Elastic Anisotropic Viscoplastic Modeling of the Strain-Rate-Dependent Stress–Strain Behavior of K0-Consolidated Natural Marine Clays in Triaxial Shear Tests

Abstract

This paper presents a new three-dimensional (3D) anisotropic elastic viscoplastic (EVP) model for the time-dependent stress-strain behavior of Ko-consolidated marine clays. A nonlinear creep function with a limit for the creep volumetric strain under an isotropic or odometer Ko-consolidated stressing condition and a nonsymmetrical elliptical loading locus are incorporated in the 3D anisotropic EVP model. An alpha-line defines the inclination of the nonsymmetrical elliptical loading locus in the p'-q plane and is commonly used for natural soils. All model parameters are determined from the results of one set of consolidated undrained compression tests and an isotropic consolidation/creep test. With the parameters determined, the 3D anisotropic EVP model is used to simulate the behavior of Ko-consolidation tests and the strain-rate-dependent stress-strain behaviors of the Ko-consolidated triaxial compression and extension tests on natural Hong Kong marine deposit clay specimens.
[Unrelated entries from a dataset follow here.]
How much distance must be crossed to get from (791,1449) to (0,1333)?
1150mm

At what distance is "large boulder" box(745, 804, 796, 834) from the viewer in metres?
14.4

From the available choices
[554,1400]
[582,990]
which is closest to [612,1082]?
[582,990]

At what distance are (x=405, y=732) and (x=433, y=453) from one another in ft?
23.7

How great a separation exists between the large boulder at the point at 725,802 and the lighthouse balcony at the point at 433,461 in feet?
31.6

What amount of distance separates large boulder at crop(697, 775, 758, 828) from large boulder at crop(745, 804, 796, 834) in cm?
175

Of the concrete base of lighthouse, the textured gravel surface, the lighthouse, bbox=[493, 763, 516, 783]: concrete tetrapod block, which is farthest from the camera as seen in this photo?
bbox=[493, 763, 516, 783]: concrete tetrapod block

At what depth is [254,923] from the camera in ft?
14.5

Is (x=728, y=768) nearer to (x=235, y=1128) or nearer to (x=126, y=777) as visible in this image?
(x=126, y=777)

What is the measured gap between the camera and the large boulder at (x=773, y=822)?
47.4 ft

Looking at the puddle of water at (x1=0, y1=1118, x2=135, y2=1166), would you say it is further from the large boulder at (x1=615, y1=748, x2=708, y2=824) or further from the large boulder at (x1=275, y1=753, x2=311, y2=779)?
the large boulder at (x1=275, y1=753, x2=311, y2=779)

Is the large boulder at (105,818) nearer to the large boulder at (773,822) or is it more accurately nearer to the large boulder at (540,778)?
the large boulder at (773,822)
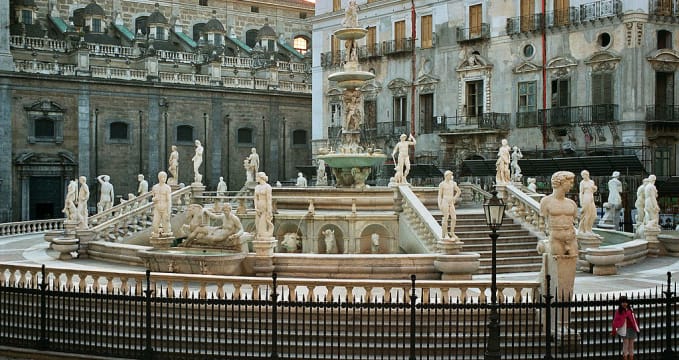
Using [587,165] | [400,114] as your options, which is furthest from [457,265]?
[400,114]

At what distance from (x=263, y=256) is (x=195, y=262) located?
141 centimetres

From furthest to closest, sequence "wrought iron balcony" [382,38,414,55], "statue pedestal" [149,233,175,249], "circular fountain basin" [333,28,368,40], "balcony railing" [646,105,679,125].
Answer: "wrought iron balcony" [382,38,414,55] → "balcony railing" [646,105,679,125] → "circular fountain basin" [333,28,368,40] → "statue pedestal" [149,233,175,249]

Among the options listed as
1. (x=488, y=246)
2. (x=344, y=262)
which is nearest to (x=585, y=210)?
(x=488, y=246)

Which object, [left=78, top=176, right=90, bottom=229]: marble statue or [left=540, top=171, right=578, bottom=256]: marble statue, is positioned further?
[left=78, top=176, right=90, bottom=229]: marble statue

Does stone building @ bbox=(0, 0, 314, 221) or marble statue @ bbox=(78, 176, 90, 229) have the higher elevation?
stone building @ bbox=(0, 0, 314, 221)

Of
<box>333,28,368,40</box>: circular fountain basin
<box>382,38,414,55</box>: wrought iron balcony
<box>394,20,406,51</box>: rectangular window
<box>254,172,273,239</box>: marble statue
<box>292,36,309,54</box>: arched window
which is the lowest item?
<box>254,172,273,239</box>: marble statue

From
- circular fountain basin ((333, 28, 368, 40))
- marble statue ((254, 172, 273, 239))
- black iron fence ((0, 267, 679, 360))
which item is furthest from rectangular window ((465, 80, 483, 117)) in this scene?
black iron fence ((0, 267, 679, 360))

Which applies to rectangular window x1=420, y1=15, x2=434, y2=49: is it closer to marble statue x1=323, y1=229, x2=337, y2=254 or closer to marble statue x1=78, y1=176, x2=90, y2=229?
marble statue x1=78, y1=176, x2=90, y2=229

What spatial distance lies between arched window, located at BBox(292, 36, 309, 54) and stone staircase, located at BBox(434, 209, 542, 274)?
40.7 metres

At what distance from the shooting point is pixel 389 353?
11.8 meters

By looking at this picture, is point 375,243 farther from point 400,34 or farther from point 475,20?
point 400,34

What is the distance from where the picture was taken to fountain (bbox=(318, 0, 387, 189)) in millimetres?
24219

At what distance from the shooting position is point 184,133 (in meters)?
48.6

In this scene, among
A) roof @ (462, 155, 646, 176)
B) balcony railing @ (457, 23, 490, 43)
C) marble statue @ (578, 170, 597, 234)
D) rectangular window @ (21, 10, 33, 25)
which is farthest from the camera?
rectangular window @ (21, 10, 33, 25)
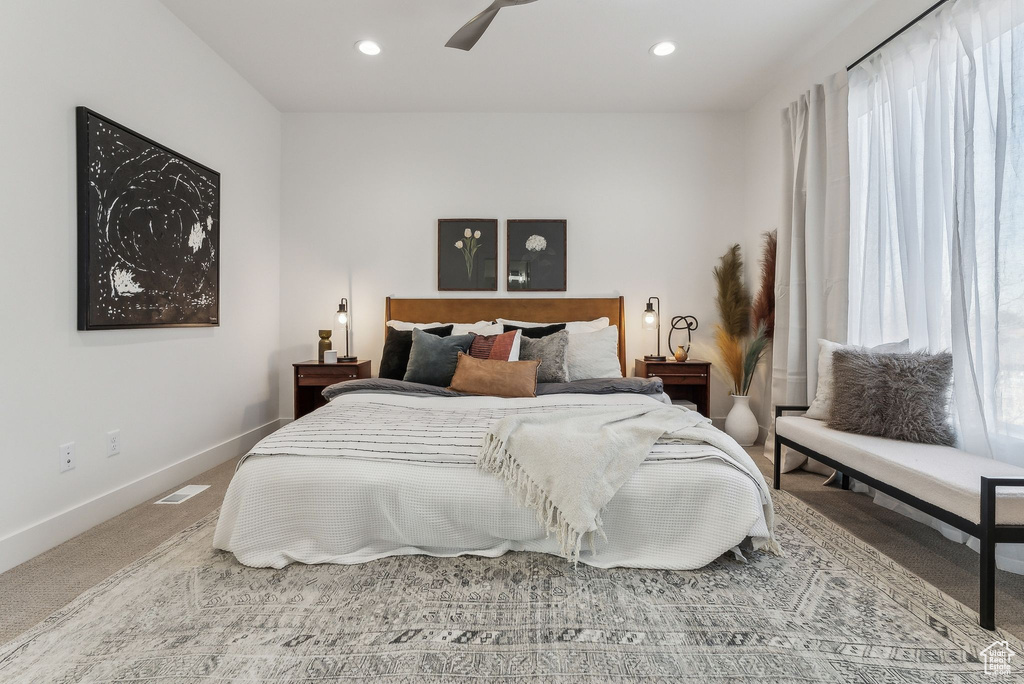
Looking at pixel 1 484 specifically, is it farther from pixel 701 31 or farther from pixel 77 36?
pixel 701 31

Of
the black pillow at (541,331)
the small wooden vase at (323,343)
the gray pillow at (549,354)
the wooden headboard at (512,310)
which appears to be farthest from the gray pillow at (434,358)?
the small wooden vase at (323,343)

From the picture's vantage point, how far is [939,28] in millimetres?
2379

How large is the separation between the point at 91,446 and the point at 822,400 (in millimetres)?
3688

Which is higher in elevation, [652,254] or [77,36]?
[77,36]

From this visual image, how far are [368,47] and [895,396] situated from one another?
3541 millimetres

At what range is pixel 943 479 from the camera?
1796mm

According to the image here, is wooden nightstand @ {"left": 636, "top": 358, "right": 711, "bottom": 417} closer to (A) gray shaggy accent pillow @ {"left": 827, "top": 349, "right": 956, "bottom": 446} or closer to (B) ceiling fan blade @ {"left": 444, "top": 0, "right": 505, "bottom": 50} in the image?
(A) gray shaggy accent pillow @ {"left": 827, "top": 349, "right": 956, "bottom": 446}

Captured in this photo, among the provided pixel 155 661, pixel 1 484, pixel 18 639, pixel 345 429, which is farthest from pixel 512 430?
pixel 1 484

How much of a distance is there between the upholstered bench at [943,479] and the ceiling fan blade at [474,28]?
8.41ft

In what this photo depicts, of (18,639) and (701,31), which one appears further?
(701,31)

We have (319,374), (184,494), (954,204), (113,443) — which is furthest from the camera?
(319,374)

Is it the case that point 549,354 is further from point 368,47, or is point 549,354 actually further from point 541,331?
point 368,47

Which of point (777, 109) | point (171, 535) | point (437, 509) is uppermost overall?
point (777, 109)

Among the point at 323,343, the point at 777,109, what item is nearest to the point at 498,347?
the point at 323,343
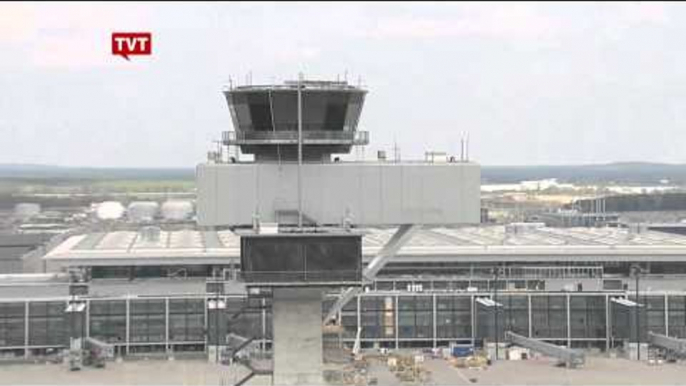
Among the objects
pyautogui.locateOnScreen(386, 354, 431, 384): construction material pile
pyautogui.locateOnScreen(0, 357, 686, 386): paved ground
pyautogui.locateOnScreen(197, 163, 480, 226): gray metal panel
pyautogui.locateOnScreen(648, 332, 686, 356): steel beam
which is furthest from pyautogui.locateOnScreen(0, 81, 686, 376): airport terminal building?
pyautogui.locateOnScreen(386, 354, 431, 384): construction material pile

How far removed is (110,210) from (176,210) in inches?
354

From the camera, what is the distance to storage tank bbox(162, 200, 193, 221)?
124319mm

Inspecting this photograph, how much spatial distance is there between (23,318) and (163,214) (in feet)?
231

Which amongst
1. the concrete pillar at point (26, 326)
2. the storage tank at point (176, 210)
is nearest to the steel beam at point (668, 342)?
the concrete pillar at point (26, 326)

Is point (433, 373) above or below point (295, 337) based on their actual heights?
below

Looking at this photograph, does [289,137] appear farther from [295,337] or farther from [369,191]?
[295,337]

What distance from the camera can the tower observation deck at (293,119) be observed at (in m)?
29.8

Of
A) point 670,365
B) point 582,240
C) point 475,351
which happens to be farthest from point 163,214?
point 670,365

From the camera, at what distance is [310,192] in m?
29.9

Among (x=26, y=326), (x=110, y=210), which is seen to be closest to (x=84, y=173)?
(x=110, y=210)

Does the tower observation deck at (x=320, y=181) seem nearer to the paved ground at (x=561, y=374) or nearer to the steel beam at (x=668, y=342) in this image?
the paved ground at (x=561, y=374)

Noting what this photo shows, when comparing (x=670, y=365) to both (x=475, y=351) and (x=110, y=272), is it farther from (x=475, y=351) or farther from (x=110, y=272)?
(x=110, y=272)

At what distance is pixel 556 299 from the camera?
5691 centimetres

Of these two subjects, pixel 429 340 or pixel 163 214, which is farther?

These triaxial Ko-consolidated specimens were sheared at step-changed axial strain rates from +2 to +0.2, +20, -2 (unloading) and +2%/h (reloading) for compression tests; or from -2 to -0.2, -20, +2 (unloading), and -2%/h (reloading) for extension tests, all in an undrained condition. The simulation results of all these tests are compared with the test results. The validation and limitations of the model are then evaluated and discussed.